Ciri-ciri di atas menunjukkan pentingnya layanan publik yang ramah anak, termasuk fasilitas pendidikan, kesehatan, dan budaya, yang dirancang dengan mempertimbangkan kebutuhan khusus anak. Pandangan ini didukung oleh Child Friendly Cities Initiative UNICEF yang menyatakan bahwa pemerintah daerah harus meletakkan hak-hak anak (seperti diatur dalam CRC) di pusat kebijakan kota. Oleh karena itu, implementasi kota layak anak mensyaratkan kolaborasi lintas sektor (pemerintah, masyarakat sipil, dan anak-anak sendiri) dalam merancang layanan publik.

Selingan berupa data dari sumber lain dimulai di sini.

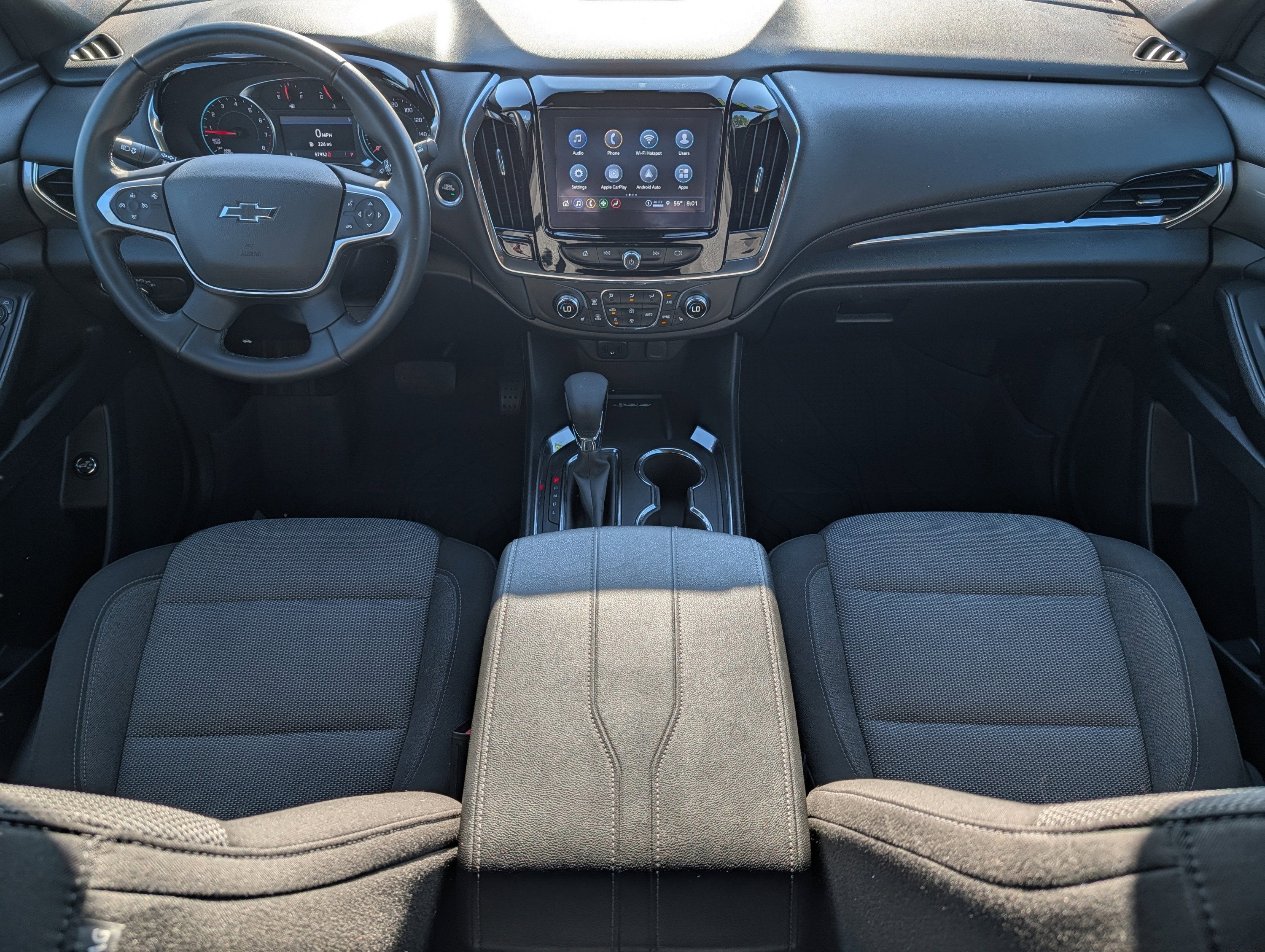 2023 Chevrolet Traverse LT Cloth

Perpustakaan umum merupakan institusi strategis yang berperan penting dalam memenuhi hak-hak anak di kota layak anak. Perpustakaan menyediakan akses informasi, edukasi, dan budaya yang mendukung hak-hak anak. Menurut KHA Pasal 28, setiap anak berhak atas pendidikan, dan Pasal 17 menyatakan anak berhak memperoleh informasi dari buku dan media lainnya . Selain itu, Pasal 31 menegaskan hak anak atas istirahat, bermain, dan berpartisipasi dalam kegiatan budaya serta kreatif. Perpustakaan anak bertindak sebagai wujud pelayanan publik yang merealisasikan hak-hak tersebut. Sebagai contoh, Chawla dan van Vliet (2017) mencatat bahwa “hak anak atas kota” meliputi akses ke sumber daya perkotaan seperti sekolah, layanan kesehatan, ruang bermain, perpustakaan, dan fasilitas publik lainnya. Dengan kata lain, akses anak ke perpustakaan merupakan bagian inheren dari hak mereka untuk belajar dan berkembang di lingkungan kota.

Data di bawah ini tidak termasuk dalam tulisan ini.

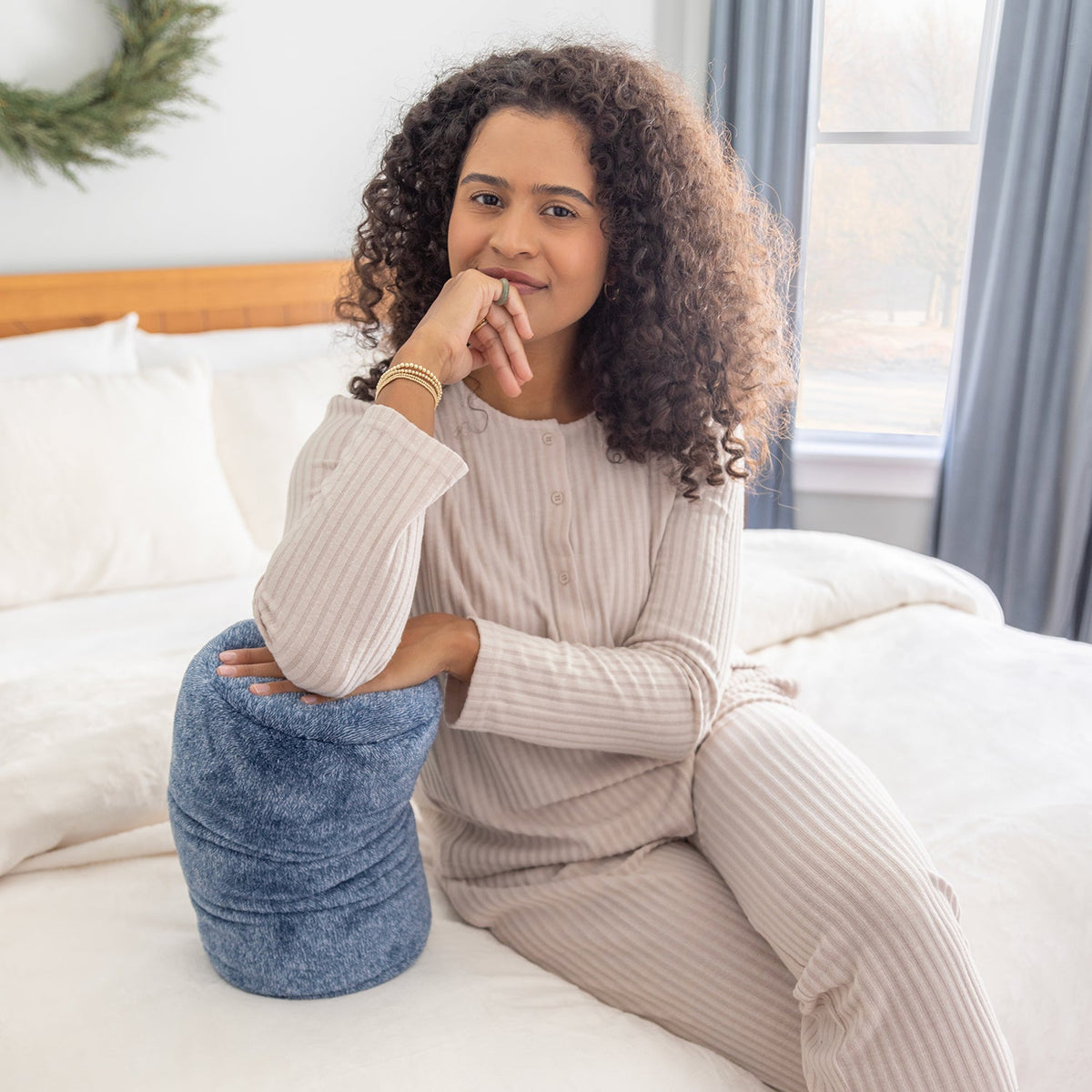 VelvetLoft® Neckroll Pillow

UNESCO juga menekankan pentingnya perpustakaan dalam konteks ini. Deklarasi IFLA-UNESCO Public Library Manifesto menyebut perpustakaan publik sebagai institusi vital untuk pendidikan, budaya, inklusi, dan informasi, serta agen penting bagi perdamaian dan kesejahteraan masyarakat. Artinya, perpustakaan bukan hanya tempat penyimpanan buku, tetapi juga pusat pembelajaran seumur hidup dan kesetaraan informasi. Kontribusi perpustakaan dalam pendidikan dan literasi anak semakin diperkuat oleh prakarsa prakarsa lokal, seperti Taman Bacaan Pelangi di Indonesia. Melalui program penyediaan perpustakaan anak di daerah terpencil, Taman Bacaan Pelangi mendorong minat baca anak-anak dengan menyediakan buku-buku berkualitas. Mereka menyatakan bahwa akses buku amat penting bagi pendidikan anak dan mampu memperluas wawasan serta membuka peluang baru bagi mereka. Hal ini memperlihatkan bagaimana perpustakaan (baik formal maupun komunitas) dapat menginspirasi mimpi anak dan memutus lingkaran kemiskinan melalui literasi.